Today, starting at 2pm ET the FOMC will take center stage. Most analysts are expecting a rate hike of 25 basis points. That along with the forecasts and Fed Chair press conference at 2:30 could be market-movers.
As usual, the markets have been pushed to a pressure point just ahead of the announcements. Today’s pressure point comes at the expense of early-to-the-party bears who are being squeezed hard into the announcement. As always, expect possible silliness around the announcement time–and then feints and counter-feints after the fact.

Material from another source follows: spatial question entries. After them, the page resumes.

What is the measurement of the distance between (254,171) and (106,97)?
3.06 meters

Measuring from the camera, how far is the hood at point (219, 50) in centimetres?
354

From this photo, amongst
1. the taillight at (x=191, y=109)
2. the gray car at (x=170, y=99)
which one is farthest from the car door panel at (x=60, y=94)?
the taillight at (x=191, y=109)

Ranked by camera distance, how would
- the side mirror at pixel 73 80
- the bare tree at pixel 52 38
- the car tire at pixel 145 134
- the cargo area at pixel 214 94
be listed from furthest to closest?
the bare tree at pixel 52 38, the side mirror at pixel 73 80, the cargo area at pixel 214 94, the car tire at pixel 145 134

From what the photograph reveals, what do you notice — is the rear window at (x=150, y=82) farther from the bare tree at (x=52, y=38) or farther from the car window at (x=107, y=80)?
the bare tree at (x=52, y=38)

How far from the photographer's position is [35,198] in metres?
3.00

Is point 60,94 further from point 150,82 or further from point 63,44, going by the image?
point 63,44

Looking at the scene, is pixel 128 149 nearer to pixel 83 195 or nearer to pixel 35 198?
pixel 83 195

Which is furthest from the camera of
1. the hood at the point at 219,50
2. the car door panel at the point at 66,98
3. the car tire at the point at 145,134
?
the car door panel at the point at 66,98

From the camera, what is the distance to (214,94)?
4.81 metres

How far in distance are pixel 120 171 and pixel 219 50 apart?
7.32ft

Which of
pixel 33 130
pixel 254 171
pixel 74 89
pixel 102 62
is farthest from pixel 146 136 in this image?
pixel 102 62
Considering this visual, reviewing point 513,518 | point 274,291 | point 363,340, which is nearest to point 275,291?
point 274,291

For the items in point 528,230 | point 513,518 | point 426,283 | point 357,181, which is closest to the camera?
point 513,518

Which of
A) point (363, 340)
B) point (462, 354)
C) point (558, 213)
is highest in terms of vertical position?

Yesterday’s Alabama special election results were undoubtedly a savage body blow to the Trump administration. Many are likely wondering if a series of interest rate hikes could be the follow-through punch that starts to derail this amazing rally. If Trump’s MAGA plan looks to be in trouble going forward–the market could be in for some tumultuous times ahead. I really like President Trump and especially his economic policies, and have taken a huge amount of grief for admitting that–but even I am starting to wonder if he can survive a sustained and coordinated attack from all of his enemies–coupled with the infighting and outright treachery from those in his own party who should be on ‘his side’. If the globalist forces ultimately defeat Trump then this market might indeed crash–as the uncorrected >32% gains could be given back in a big hurry if the optimism that is driving the advance wanes.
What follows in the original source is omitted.